# [TASK TO COMPLETE]
Display each line in the items below that contains the string "segment".

---------- PROVIDED RECORDS ----------

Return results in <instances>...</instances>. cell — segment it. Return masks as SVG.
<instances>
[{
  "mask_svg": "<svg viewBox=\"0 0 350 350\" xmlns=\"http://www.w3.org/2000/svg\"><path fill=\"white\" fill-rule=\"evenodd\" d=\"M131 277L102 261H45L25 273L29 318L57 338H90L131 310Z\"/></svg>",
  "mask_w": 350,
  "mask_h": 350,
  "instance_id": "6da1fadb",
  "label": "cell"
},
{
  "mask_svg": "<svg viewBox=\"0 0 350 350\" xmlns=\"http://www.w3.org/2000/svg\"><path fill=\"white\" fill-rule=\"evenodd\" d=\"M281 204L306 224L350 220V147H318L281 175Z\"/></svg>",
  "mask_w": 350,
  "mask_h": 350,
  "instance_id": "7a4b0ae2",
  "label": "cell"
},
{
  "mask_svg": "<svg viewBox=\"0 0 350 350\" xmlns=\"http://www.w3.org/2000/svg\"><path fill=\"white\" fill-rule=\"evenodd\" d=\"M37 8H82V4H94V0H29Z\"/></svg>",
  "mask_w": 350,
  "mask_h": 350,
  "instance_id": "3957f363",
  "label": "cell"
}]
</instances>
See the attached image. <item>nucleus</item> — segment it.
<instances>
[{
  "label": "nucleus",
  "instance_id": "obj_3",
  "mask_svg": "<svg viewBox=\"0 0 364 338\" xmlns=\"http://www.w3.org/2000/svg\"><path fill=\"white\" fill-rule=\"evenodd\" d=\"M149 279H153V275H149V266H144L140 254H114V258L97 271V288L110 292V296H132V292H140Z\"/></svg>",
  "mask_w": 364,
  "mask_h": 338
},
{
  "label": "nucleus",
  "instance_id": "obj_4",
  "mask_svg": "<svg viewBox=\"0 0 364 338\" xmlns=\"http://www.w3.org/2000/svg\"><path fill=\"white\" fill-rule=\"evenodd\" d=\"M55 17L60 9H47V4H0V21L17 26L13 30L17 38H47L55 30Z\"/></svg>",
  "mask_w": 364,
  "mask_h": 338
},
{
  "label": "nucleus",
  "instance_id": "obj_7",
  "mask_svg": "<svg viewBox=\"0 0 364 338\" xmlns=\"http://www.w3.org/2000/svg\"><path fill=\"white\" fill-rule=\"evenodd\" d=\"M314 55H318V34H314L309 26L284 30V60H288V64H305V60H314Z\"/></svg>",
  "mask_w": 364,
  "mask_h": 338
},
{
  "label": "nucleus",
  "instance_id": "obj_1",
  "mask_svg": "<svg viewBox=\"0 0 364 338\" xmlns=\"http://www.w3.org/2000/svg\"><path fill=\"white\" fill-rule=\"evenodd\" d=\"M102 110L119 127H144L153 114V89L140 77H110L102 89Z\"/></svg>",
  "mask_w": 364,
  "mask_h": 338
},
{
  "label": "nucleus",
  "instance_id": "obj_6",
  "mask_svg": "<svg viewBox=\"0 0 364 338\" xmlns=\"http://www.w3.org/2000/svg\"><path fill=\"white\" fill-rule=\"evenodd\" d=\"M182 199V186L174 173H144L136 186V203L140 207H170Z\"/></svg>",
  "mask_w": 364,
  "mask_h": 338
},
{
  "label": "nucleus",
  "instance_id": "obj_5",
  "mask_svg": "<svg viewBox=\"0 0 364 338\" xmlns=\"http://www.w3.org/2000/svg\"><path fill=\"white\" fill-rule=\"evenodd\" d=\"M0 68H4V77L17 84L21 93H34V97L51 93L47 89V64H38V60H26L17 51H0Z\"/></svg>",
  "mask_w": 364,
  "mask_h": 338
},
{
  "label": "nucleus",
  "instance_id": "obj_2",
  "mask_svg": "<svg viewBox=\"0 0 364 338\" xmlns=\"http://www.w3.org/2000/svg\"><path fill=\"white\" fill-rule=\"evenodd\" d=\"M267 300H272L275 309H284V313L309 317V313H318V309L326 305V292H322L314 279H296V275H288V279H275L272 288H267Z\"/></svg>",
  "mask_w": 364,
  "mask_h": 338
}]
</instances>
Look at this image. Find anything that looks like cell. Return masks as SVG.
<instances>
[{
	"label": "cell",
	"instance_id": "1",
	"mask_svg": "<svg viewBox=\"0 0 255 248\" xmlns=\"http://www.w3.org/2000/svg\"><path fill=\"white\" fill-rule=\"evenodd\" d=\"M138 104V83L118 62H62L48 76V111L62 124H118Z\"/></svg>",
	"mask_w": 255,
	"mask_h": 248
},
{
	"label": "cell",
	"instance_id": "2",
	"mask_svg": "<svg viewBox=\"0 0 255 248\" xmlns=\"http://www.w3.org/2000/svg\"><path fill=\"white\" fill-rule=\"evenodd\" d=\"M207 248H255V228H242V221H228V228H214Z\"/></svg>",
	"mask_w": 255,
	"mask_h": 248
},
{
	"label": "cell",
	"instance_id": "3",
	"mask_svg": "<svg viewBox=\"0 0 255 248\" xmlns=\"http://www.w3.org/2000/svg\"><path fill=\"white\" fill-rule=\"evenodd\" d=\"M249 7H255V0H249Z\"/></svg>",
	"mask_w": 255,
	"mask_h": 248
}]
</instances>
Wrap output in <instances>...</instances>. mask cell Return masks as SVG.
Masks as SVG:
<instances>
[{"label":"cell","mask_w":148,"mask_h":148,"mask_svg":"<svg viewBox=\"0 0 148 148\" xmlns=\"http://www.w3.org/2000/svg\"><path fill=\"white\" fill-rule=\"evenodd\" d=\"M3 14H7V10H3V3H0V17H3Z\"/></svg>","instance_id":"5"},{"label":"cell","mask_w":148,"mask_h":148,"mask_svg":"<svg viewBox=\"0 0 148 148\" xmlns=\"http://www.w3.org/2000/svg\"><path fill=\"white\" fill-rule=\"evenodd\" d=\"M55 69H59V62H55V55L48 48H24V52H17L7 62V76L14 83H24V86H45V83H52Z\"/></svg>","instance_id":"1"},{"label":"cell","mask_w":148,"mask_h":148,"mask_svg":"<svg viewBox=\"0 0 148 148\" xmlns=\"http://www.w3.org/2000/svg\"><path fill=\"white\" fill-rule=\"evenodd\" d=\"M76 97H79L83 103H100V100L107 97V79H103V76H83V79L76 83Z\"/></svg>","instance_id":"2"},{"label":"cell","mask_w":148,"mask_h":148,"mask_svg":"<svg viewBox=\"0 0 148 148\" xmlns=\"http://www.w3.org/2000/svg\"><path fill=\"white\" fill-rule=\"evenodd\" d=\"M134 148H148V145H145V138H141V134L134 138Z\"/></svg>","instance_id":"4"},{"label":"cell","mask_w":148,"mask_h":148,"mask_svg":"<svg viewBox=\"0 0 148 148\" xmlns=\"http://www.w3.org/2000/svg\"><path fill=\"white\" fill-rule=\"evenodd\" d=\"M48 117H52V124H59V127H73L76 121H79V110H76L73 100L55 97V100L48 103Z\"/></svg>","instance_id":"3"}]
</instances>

----------
---------- PROVIDED RECORDS ----------

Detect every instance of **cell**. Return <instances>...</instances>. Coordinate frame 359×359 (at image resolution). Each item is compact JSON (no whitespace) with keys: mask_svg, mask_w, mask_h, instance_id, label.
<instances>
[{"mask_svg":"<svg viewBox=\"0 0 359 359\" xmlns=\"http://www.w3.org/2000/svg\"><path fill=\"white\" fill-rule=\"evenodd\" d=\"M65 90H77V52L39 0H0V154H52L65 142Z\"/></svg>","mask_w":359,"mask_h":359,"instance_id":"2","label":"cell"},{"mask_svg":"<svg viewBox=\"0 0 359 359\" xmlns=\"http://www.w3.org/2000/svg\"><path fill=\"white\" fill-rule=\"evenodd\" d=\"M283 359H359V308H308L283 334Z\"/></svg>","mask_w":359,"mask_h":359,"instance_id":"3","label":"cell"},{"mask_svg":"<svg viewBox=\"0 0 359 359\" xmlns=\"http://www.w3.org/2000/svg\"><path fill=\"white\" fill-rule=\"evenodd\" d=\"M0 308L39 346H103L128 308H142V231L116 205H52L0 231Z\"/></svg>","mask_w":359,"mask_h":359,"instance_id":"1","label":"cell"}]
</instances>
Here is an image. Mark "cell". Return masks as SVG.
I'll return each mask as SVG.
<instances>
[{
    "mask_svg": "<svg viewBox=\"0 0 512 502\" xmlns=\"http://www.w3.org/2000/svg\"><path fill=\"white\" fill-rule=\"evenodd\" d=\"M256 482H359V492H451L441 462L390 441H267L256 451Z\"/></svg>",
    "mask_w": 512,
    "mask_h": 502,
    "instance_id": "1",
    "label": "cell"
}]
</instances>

----------

# [SOLVED EXERCISE]
Return results in <instances>...</instances>. cell — segment it. Return masks as SVG.
See the attached image. <item>nucleus</item> — segment it.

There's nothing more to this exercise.